In category 1, known ivorybill prey species have been found under the bark or on the scaled surface of two trees. When exit tunnels are found on these trees in this category, they are consistent with infestation by large Cerambycid beetle larvae. I hypothesize that these trees are being scaled when the gregarious larvae have dug their exit tunnels but have not yet sealed their pupation chambers. This would be the stage at which they are most nutritious and most easily accessible for a species of woodpecker adapted to bark scaling, but the opportunity exists only within a very narrow time frame.
For several trees in categories 1 and 2, camera deployments of 2-4 months duration produced no return visits or evidence of what was doing the scaling; in a couple of cases Pileated Woodpeckers were photographed on the target trees for fairly protracted periods. In one, the pileated removed a few small pieces of bark, and in the other it appeared to do a little pecking and gleaning but did not remove any bark. We have revisited several of the other trees over periods ranging from months to two and a half years. One tree in category 2 (no tunnels) had a return visit approximately four months after the first one, when the bark was still tight. Several others, both with and without tunnels and including one first found in June of 2013 and re-examined during my last trip, had no obvious new scaling and little or no excavation of any kind, despite being in a more advanced state of decay
It’s also important to note that we have reason to believe that at least some of the work in all categories is being done by woodpeckers. For example, on the downed sweet gum shown above to illustrate category 7, found in November, there is obvious woodpecker work (likely Pileated) on the bole and apparent squirrel work on the upper limbs. Similarly we suspect woodpeckers did the scaling on the larger downed sweet gum (category 5) – mostly scaled higher but with some work within 4’ of the ground. I found this tree in May 2014, approximately 50 yards from the site of where we captured the squirrel stripping bark; while I do not recall looking for or examining bark chips, the edges of the scaled areas appear chiseled rather than gnawed, and the scaling on some of the higher limbs is on the upper side only.
The next post on this topic will examined the targeted expansion of exit tunnels and will revisit the similarities between what we’re finding and the work of other Campephilus woodpeckers.
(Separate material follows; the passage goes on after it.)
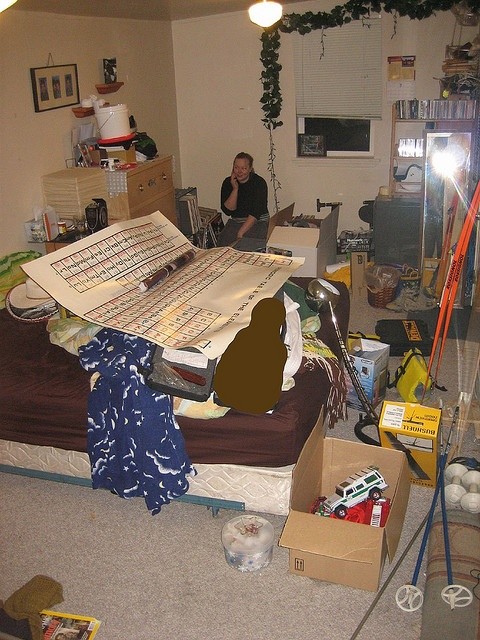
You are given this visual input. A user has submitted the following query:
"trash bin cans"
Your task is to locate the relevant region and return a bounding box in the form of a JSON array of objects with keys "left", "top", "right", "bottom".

The following one will focus on bark chips and distinguishing between signs of gnawing and signs of scaling.
This was a difficult trip on multiple levels. Weather and road conditions prevented me from spending much time in our core search area, and a bad chest cold kept me out of the field almost entirely on the 26th. On that day, all I could manage was a morning, roadside stakeout of an intriguing cavity, in a pine snag a few miles from the core of the search area. (Frank will be posting a write up of that event and his perspective on it in the near future.) To our chagrin, the new game cam, which we had aimed at the spot where Frank had the sighting earlier this month, shut down about an hour after we left it. We suspect this was due to was some kind of card programming error on our part that Frank will try to address. That said, the image quality is far superior to our old cameras, and once we’ve worked out the bugs, we expect that the percentage of unidentifiable blobs will plummet.
Despite the challenges, the trip was still a productive one for a number of reasons. We were able to develop some strategies for reaching the more inaccessible areas when I return in June (provided water levels subside), and I was able to get some new insights into the feeding sign found on the last couple of trips and to make comparisons with other locations, even though I found no fresh work during my limited time in the core area.
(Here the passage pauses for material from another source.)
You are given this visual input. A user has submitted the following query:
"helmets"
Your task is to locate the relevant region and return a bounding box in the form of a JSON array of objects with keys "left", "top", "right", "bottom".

On the 22nd, I drove to the trailhead; the access road was in poor condition due to the quantity of rain over the past month, and I nearly got stuck in a couple of spots. While a truck or 4-wheel drive vehicle would not have encountered any problems, I was mindful of the possibility of getting stranded in my small rental car, a very unappealing prospect. Heavy thunderstorms were predicted for the afternoon. I spent the morning in the area where Frank had his sighting and where there’s a concentration of scaling but did not see or hear anything suggestive, despite doing some playbacks and double knocks. What may be significant in future is that I found a large, live sweet gum limb that had blown down very recently. The base was embedded in the ground and the top was perhaps 20’ high. This presents us with an opportunity to monitor a potential feeding site for an extended period (once we’ve resolved the camera issues). At present, there are no signs of insect infestation in this blowdown, and we’re discussing the optimal time to begin the monitoring.
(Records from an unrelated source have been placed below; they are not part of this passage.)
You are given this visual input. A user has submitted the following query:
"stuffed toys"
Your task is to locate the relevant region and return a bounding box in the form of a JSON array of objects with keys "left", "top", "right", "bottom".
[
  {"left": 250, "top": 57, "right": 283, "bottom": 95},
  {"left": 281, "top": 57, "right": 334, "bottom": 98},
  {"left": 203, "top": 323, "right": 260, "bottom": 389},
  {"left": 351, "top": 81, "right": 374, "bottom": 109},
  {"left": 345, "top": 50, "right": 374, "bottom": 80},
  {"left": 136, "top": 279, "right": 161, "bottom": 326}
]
Cell phone access is spotty at best, so I was unable to monitor the local radar; shortly before noon, the skies darkened, and the air felt threatening. I decided it would be best to get out of the woods rather than risk getting stuck, retrieving the trail cam on my way out. As it happened, the rain didn’t start until much later in the day.
The forecast for the 23rd was even more ominous, with severe thunderstorms predicted for the area beginning late in the morning. Based on the forecast, I opted to visit some public land near our original search area for the first time since 2012. Some of the intriguing recordings from 2010 were obtained there, and I found some suggestive bark scaling in 2012.
This area has a great deal more standing water than where we’re currently focused, and the bugs were awful, gnats in particular. The diversity of the habitat makes it a great birding spot; it’s a fairly long walk into the mature hardwood areas, and I covered about eight miles round trip. The habitat is pretty impressive, and much of it is very inaccessible and unvisited (few people go off the ATV trails.) The forest is impressive – very mature second growth. The soil type is not the same as in our current search area, so the understory composition and secondary tree species are somewhat different, but as in much of our search area, oaks and sweet gums predominate. Many of the sweet gums are in the 3’ DBH range, and oaks of between 4’-5’ DBH are not unusual.
I did not see or hear anything suggestive, but I found several downed sweet gum limbs that appeared to be infested with the same larvae as the ones in our core search area (more on this below.) None of these limbs had been scaled.
I got back to my car shortly before noon, anticipating bad weather and headed back toward Frank’s. Once again, the forecasts were less than reliable. I stopped for lunch, and a squall blew through the area, but the skies brightened. I went to Frank’s, checked the radar, and decided to return to the most easily accessible part of our current search area. This is a location where there have been sightings, auditory encounters, and where we’ve found concentrations of scaling in the past but that does not seem to be very active at present. It is a couple of miles from the concentration in a straight line and considerably more distant if mature bottomland corridors are followed. I found a little higher branch work there in February of this year; we heard double knocks in late December 2014, and found this heavily scaled sweet gum in May of last year. I found the same signs of infestation on downed sweet gum limbs in this area but only minimal scaling from no more recently than last fall. This work could have been done before the branch fell.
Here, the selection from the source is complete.